Identify item: scroll, or spell?
Identify item: scroll, or spell?
I did not think that there would be anyone who would be interested to read of the woeful whinings and incessant complaints I had during the past week, although I did manage to corner a friend or two to spill my gloomy thoughts and insecurities to them. I was completely drained of the so-called festive spirit, and saw no point in spreading it to the innocent people out there, who were most probably busy hanging plastic balls of all colours onto their Christmas trees, and could not make up their minds to get the perfect gift for the much-loved Aunt Sue.
All in all, it was a bad week.
The weekend brightened up just a little, when I returned home to start hacking and slashing unfortunate goblins in Icewind Dale 2, strapping myself into the action right from the start, literally.
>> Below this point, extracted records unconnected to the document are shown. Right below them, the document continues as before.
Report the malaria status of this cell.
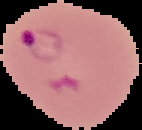

It is parasitized.

image type = cell region segmented out of the field of view; surrounding area masked to black
image size = 142×130 pixels
preparation = thin blood film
Name the parasite shown.
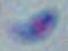

This is Toxoplasma gondii.

1000x magnification. Photomicrograph.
State which cell type is depicted.
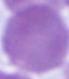
This is an erythrocyte.

modality = photomicrograph
magnification = 1000x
Give the position of every Plasmodium parasite visible.
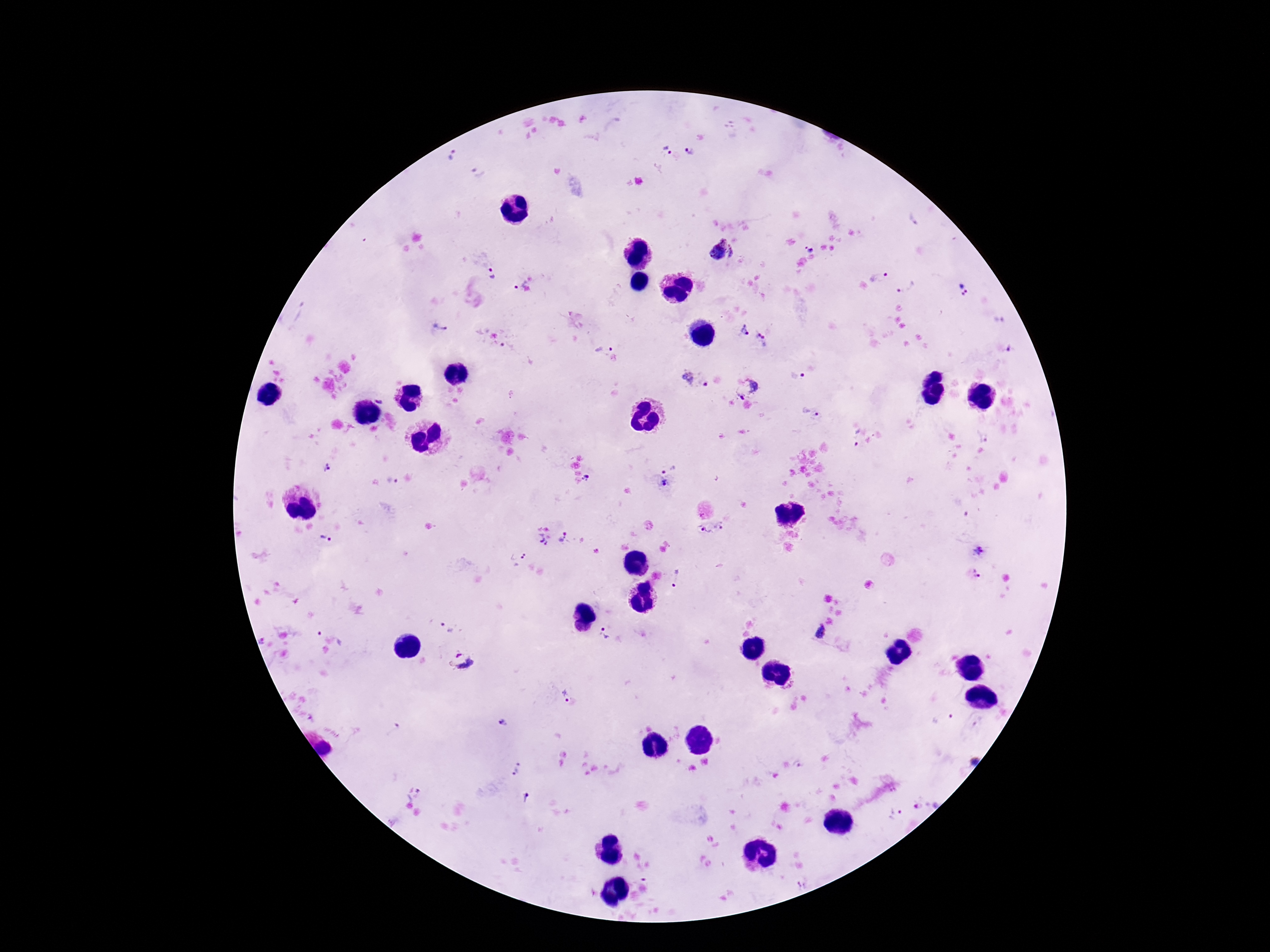

Approximate object centers, in pixels from the top-left corner.
Plasmodium parasites: (x=666, y=150), (x=689, y=151), (x=453, y=157), (x=479, y=173), (x=809, y=249), (x=722, y=251), (x=492, y=274), (x=877, y=275), (x=519, y=283), (x=906, y=285), (x=962, y=289), (x=1000, y=320), (x=439, y=329), (x=745, y=331), (x=762, y=338), (x=599, y=347), (x=796, y=375), (x=695, y=380), (x=747, y=389), (x=380, y=398), (x=812, y=409), (x=856, y=436), (x=668, y=467), (x=328, y=468), (x=586, y=479), (x=391, y=480), (x=665, y=483), (x=720, y=525), (x=706, y=532), (x=552, y=536), (x=326, y=538), (x=978, y=551), (x=524, y=556), (x=976, y=573), (x=678, y=579), (x=446, y=626), (x=331, y=633), (x=819, y=633), (x=605, y=634), (x=461, y=662), (x=566, y=695), (x=945, y=719), (x=500, y=721), (x=973, y=760), (x=516, y=769), (x=527, y=798), (x=926, y=806), (x=894, y=812).

{
  "patient_malaria_status": "infected",
  "image_size": "1270×952 pixels",
  "capture": "smartphone camera through the microscope eyepiece",
  "stain": "Giemsa",
  "magnification": "100x",
  "field_of_view": "single",
  "preparation": "thick blood smear"
}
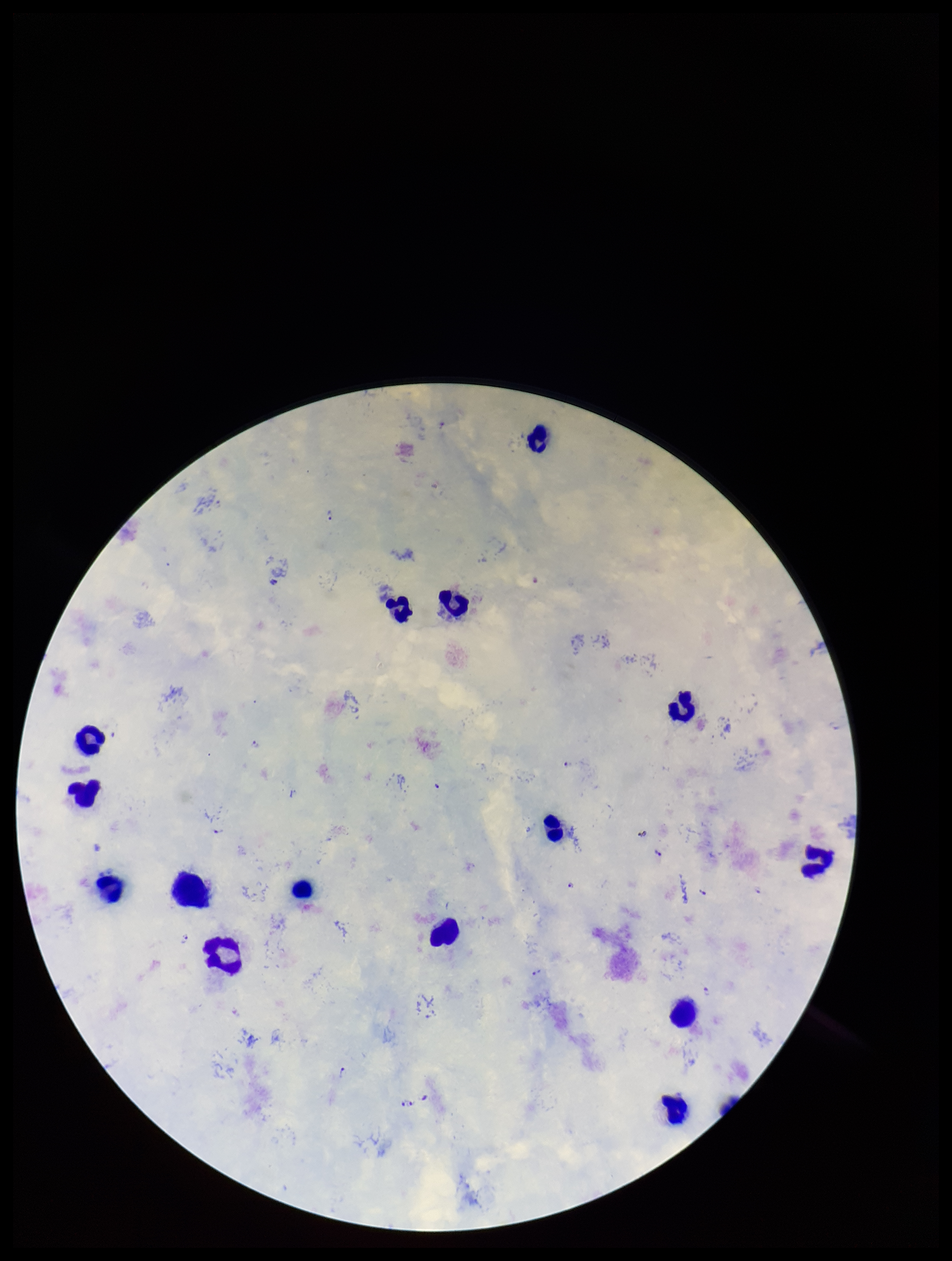

plasmodium_parasites: seen
patient_malaria_status: positive
species_reported_for_this_patient: Plasmodium falciparum
leukocyte_count: 15
stain: Giemsa
image_size: 952×1261 pixels
preparation: thick smear
field_of_view: single
capture: smartphone photograph through the microscope eyepiece
parasite_count: 18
I foresee unfinished and delayed assignments, should I continue to indulge myself in the game. (Un)Fortunately, it was not that addictive – although I was adamant to finish up a few fiends before finally calling it a day.
As always, I draw comparisons from the game and the other (sigh) better ones released before it. I think Neverwinter Nights will have to rank as my favourite RPG of all time due to its strong playability factor (I spent months on that game), and it probably is only a small step ahead of Planescape: Torment, which had an excellent storyline, complete with quirky and equally memorable characters.
I was actually confusing myself by pressing the wrong keys while playing Icewind Dale 2, still adhering to the keyboard functions of Neverwinter Nights. Of course, having gotten used to the latter, I was personally lamenting of the absence of a ‘Stone of Recall’ to teleport my character back to town in a jiffy. Instead of taunting enemies to come at you one by one (as in Neverwinter Nights), the orcs and goblins charged savagely as a vicious horde towards my party of six, outnumbering them. Also, due to the introduction of the 3rd edition of D&D rules, I found myself mildly protesting at the fact that my wizard can actually don an armor and use a crossbow.
Usually, the hardest part in starting an RPG is the creation of your own characters. I spent more than half an hour creating my characters in Icewind Dale 2 during the last weekend, meticulously choosing races, alignments, appearances and whatnots – and the electricity had to go off just as I was about to begin the game (and my newly-formed characters were not saved!). It was utterly frustrating to go through the process for a second time in one day.
I still think it is a grave mistake to shut down Black Isle Studios – a division of Interplay, which was largely responsible for producing games such as Icewind Dale, Planescape: Torment, and the (more?) well-received Baldur’s Gate.
As you may no doubt have guessed by now – yes, I love playing computer games, especially of the role-playing and strategy genre. Creating games is, of course, an interesting matter – but having it staring back at you, right into your face – the fascination somehow seems to dwindle very much so. I wonder what is going to help me get through the next few months, which will possibly include frying my precious eyeballs and producing endless nights of meticulous scripting – to produce a very lame game for my final project.
Then, the server hosting this website had to crash, and Rantglass was inaccessible for almost two days.
Did I mention that it has been a bad week?
(off topic: to Joel – if you still drop by, that is – my apologies that there was not a B:TG#3 while you were in KL.)